→ **REQUIRED TASKS**
[1] Per the Nanda Master'nka Chatasali article, at which film festival did the film premiere?
[2] Pick up the Nanda Master'nka Chatasali article after its final sentence and extend it.

→ **PAGE**

- Theatrical release poster
- Directed by: Pranab Kumar Aich
- Written by: Pranab Kumar Aich
- Produced by: Abhaya Pati
- Starring: Nanda Prusty
- Cinematography: Pranab Kumar Aich
- Edited by: Pranab Kumar Aich
- Music by: Bibhuti Bhusan Gadnayak
- Production companies: Abhismita Films Studiowaala Films
- Release dates: 7 December 2023 (Film Festival); 12 December 2025 (Theatrical);
- Running time: 92 minutes
- Country: India
- Languages: Odia; Hindi;

= Nanda Master'nka Chatasali =

Nanda Master’nka Chatasali (English: Nanda School of Tradition) is a hybrid documentary film directed by Pranab Kumar Aich. It is produced by Abhaya Pati under the banner of Abhismita films. The film narrates the journey of Indian centenarian free educationist Nanda Prusty's unwavering commitment and selflessness towards the people of his village.
The film premiered at the 29th Kolkata International Film Festival on 7 December 2023, where it competed in the Asian Select (NETPAC Award) category. The film was theatrically released in India on 12th December 2025. Official trailer and poster of the film was launched at Bharat Pavilion at the 77th Cannes Film Festival, 2024.

==Cast==
- Nanda Prusty
- Khageswar Prusty
- Saisresth Das
- Nityasha Pattnaik
- Shivangi Tripathy
- Rabindra Rout

==Synopsis==
A coming-of-age journey of an inherent minimalist, who struggles to preserve one of India's last traditional open-air schools called Chatasali. This documentary delves into the life of a mystic teacher, centenarian Nanda Prusty, an ordinary Indian villager who gave free education to the poor for more than 70 years. Transforming from an actor to a teacher, Prusty's narrative extends across three generations, marked by his unwavering commitment to selflessly serve his village on a profound spiritual path. Just before his unexpected death, at the age of 103, he eventually came to limelight after receiving Padma Shri, India's prominent civilian award.

→ **LISTED ENTRIES**
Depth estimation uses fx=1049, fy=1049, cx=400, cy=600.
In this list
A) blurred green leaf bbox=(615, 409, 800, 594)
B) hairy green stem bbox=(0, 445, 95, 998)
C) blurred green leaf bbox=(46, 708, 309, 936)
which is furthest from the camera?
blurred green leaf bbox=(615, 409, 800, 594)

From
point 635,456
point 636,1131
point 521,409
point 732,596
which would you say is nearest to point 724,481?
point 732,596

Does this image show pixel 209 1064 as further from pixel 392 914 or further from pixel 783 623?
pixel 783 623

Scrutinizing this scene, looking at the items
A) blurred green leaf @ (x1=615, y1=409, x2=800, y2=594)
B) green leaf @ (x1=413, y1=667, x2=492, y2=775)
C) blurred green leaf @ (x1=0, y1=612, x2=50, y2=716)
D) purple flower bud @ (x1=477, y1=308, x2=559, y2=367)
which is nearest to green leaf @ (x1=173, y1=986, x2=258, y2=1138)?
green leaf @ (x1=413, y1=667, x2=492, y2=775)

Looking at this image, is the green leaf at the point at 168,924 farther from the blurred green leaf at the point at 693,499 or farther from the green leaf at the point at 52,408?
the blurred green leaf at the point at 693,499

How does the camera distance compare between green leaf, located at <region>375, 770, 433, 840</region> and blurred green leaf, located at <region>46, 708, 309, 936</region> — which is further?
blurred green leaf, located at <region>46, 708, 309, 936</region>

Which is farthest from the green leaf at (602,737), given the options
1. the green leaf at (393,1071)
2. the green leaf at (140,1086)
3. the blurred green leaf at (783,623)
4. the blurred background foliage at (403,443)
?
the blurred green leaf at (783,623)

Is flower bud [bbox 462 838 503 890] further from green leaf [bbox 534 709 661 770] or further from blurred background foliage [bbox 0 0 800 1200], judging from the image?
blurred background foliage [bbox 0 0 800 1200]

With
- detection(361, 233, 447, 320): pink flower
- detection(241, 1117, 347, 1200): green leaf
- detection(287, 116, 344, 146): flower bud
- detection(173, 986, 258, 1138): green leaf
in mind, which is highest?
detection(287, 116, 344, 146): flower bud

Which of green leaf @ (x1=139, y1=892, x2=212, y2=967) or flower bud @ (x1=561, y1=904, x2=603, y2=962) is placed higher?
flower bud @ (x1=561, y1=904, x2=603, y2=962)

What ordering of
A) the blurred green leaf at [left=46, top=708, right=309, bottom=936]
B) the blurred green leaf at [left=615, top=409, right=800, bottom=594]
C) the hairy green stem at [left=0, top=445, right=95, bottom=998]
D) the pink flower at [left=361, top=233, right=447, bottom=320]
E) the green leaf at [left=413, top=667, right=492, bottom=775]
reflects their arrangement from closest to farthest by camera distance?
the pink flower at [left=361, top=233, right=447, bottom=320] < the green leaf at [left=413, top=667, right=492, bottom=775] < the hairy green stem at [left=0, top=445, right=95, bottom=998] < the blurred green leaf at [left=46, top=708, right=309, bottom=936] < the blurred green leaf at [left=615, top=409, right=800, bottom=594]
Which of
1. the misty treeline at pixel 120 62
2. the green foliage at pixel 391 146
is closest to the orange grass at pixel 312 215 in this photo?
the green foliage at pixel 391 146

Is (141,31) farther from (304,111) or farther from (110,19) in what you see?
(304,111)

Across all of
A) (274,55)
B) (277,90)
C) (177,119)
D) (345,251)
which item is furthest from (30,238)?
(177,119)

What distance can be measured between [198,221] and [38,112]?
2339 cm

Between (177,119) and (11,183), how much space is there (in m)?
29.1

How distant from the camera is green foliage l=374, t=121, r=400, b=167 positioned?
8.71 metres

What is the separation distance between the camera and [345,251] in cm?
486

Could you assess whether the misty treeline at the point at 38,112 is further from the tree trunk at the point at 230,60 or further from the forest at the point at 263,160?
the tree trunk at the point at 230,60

→ **ANSWERS**
[1] The 29th Kolkata International Film Festival.

[2]
==Production==
This hybrid documentary follows centenarian Nanda Prusty who ran a roofless school (called Chatasali) for over 70 years in Kantira village in Jajpur, Odisha. Pranab Kumar Aich when offered the chance to make the biography said, “When Nanda Sir’s story came to me, who was I on the earth to reject it. I instantly agreed to do it.”

==Release==
The film world premiered at the 29th Kolkata International Film Festival on 7 December 2023 and competed in Asian Select (NETPAC Award) in the festival. On 11 May 2024, it was screened in 16th Habitat Film Festival, 2024, in Delhi.The film was theatrically released on 12th December 2025 in India.

== Reception ==
Ganesh Aaglave, writing in Firstpost, praised it as an "emotional experience, and inspiration and above all a symbol of truthfulness, which teaches the true essence of life".

==Awards and recognitions==
Nanda Master’nka Chatasali also known as Nanda School Of Tradition was nominated in the Asian Select (NETPAC Award) category of 29th KIFF 2023.The film was presented in DOK Leipzig Market Exclusives in DOK Leipzig 2024.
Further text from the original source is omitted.